After a long period of time, I had the mood to make something new to my garden railway. I build a railring to my bridge. Before summer vacations I already prepared some wood and put some paint on it. Today I screwed it under the tracks. After that I soldered some blank cupper wired to a railing and sprayed it with silver color.
I have three switch points lately in my garden railway – two PIKO R5 switches and one R7 switch. As I want to switch them remote controlled, I also bought the electrical actuator from PIKO, I am very satisfied with, because it is powerful and has rubber deals in order to get it water proof. To get it all complete, I also bought the switch point lights from PIKO. The lights from PIKO look great and convince by a solid plastic construction and LED lights, supporting the load of the power supply.
I installed the complete combination of switch, actuator and light to the final destination, but I realized real quick, that it is not working as expected. So I investigated a bunch of ours to understand, why it is not working. I mechanically disconnected the lights again and it was working again. I strictly observed, that no gravel or dust may block the mechanism and gook everything with oil. The issue seems to be, that the force is transferred over a plastic elbow angle, that seems to cant the mechanism.
After several disappointments I decided to order a light from LGB and tested it. There are several differences between both products. First difference is, that the LGB device it screwed to the actuator by two screws instead of just one, which is increasing the stability. Second difference is, that LGB is using a light bulb instead of a LED. I see this as a disadvantage, because this is putting additional load on the power supply. Third difference is the light cap. PIKO just glued it on top, which is not really a protection – especially if the tracks are outdoors. The light cap of LGB is mechanically pushed and locked. So snow, wind and heavy rain doesn’t have any impact. The forth and most important difference is the mechanical composition. It doesn’t have an angle and is straight forward. So there is no possibility to cant. In some first experiments, the light was blocked as well, but the reason was clarified pretty soon. The pin, that got clipped to the actuator, is moving very close to the lamp socket. I took a sharp cutter knife and smoothen down the edges of the pin. Now it moving in perfection without any issues.
My recommendation is to use switch point lights from LGB in future. They are more expensive and need a higher current, but from a mechanical perspective LGB work way better.
I expanded the tracks a while ago and did some planting. The weather is pretty perfect. So it was time to produce another movie with and about my garden railway in my backyard.
I hope you enjoy the little train ride…
Today I painted and finalized the signal, Thebox, the signal is mounted on, contains the ESP8266 and the power supply unit, coming from the tracks. So it getting very compact and easy to connect.
Would I do something better next time? Of cause! There is always room for improvements. I would take 5mm LED’s instead of 3mm in diameter. I also would take brighter LED’s, because its hard to see the LED’s during daytime. I also would take finished U-profiles made of brass and would not try it on my own.
On the other hand side: its a prototype and I just wanted to see, if it is possible to make this idea become true.
Today Imade some soldering. I found some cupper plates in my basement and started devoloping the signal by cutting, bending and drilling the parts. As soonas all parts got prepared I started soldering together.

[SOURCE EXCERPT]
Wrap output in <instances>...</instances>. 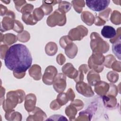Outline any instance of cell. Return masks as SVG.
<instances>
[{"label": "cell", "mask_w": 121, "mask_h": 121, "mask_svg": "<svg viewBox=\"0 0 121 121\" xmlns=\"http://www.w3.org/2000/svg\"><path fill=\"white\" fill-rule=\"evenodd\" d=\"M32 62V58L29 49L20 43L11 45L4 57L6 67L16 73L25 72L30 67Z\"/></svg>", "instance_id": "cell-1"}, {"label": "cell", "mask_w": 121, "mask_h": 121, "mask_svg": "<svg viewBox=\"0 0 121 121\" xmlns=\"http://www.w3.org/2000/svg\"><path fill=\"white\" fill-rule=\"evenodd\" d=\"M87 6L91 10L95 11H101L105 9L109 5L110 0H86Z\"/></svg>", "instance_id": "cell-2"}, {"label": "cell", "mask_w": 121, "mask_h": 121, "mask_svg": "<svg viewBox=\"0 0 121 121\" xmlns=\"http://www.w3.org/2000/svg\"><path fill=\"white\" fill-rule=\"evenodd\" d=\"M101 33L103 37L109 39L113 38L116 35L115 29L113 27L109 26H104L101 30Z\"/></svg>", "instance_id": "cell-3"}, {"label": "cell", "mask_w": 121, "mask_h": 121, "mask_svg": "<svg viewBox=\"0 0 121 121\" xmlns=\"http://www.w3.org/2000/svg\"><path fill=\"white\" fill-rule=\"evenodd\" d=\"M112 52L115 56L118 58L119 60H121V36L120 35L117 42H114L112 47Z\"/></svg>", "instance_id": "cell-4"}, {"label": "cell", "mask_w": 121, "mask_h": 121, "mask_svg": "<svg viewBox=\"0 0 121 121\" xmlns=\"http://www.w3.org/2000/svg\"><path fill=\"white\" fill-rule=\"evenodd\" d=\"M71 5L69 2L66 1H60L59 5V9L62 10L64 7H66L69 10L71 8Z\"/></svg>", "instance_id": "cell-5"}, {"label": "cell", "mask_w": 121, "mask_h": 121, "mask_svg": "<svg viewBox=\"0 0 121 121\" xmlns=\"http://www.w3.org/2000/svg\"><path fill=\"white\" fill-rule=\"evenodd\" d=\"M33 9V6L31 5V4H27L26 5H25L24 8H23L22 9L21 11H23L22 12V13H24L26 12V11L27 12V14H29L30 13H31V11Z\"/></svg>", "instance_id": "cell-6"}, {"label": "cell", "mask_w": 121, "mask_h": 121, "mask_svg": "<svg viewBox=\"0 0 121 121\" xmlns=\"http://www.w3.org/2000/svg\"><path fill=\"white\" fill-rule=\"evenodd\" d=\"M2 2H5V3H6V4H8L10 2V1H9V2H7V1H2Z\"/></svg>", "instance_id": "cell-7"}]
</instances>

[OBJECTIVE]
Please retype the stretch of the garden railway text above from "My recommendation is" through "in my backyard.".

[CORRECT ANSWER]
My recommendation is to use switch point lights from LGB in future. They are more expensive and need a higher current, but from a mechanical perspective LGB work way better.
I expanded the tracks a while ago and did some planting. The weather is pretty perfect. So it was time to produce another movie with and about my garden railway in my backyard.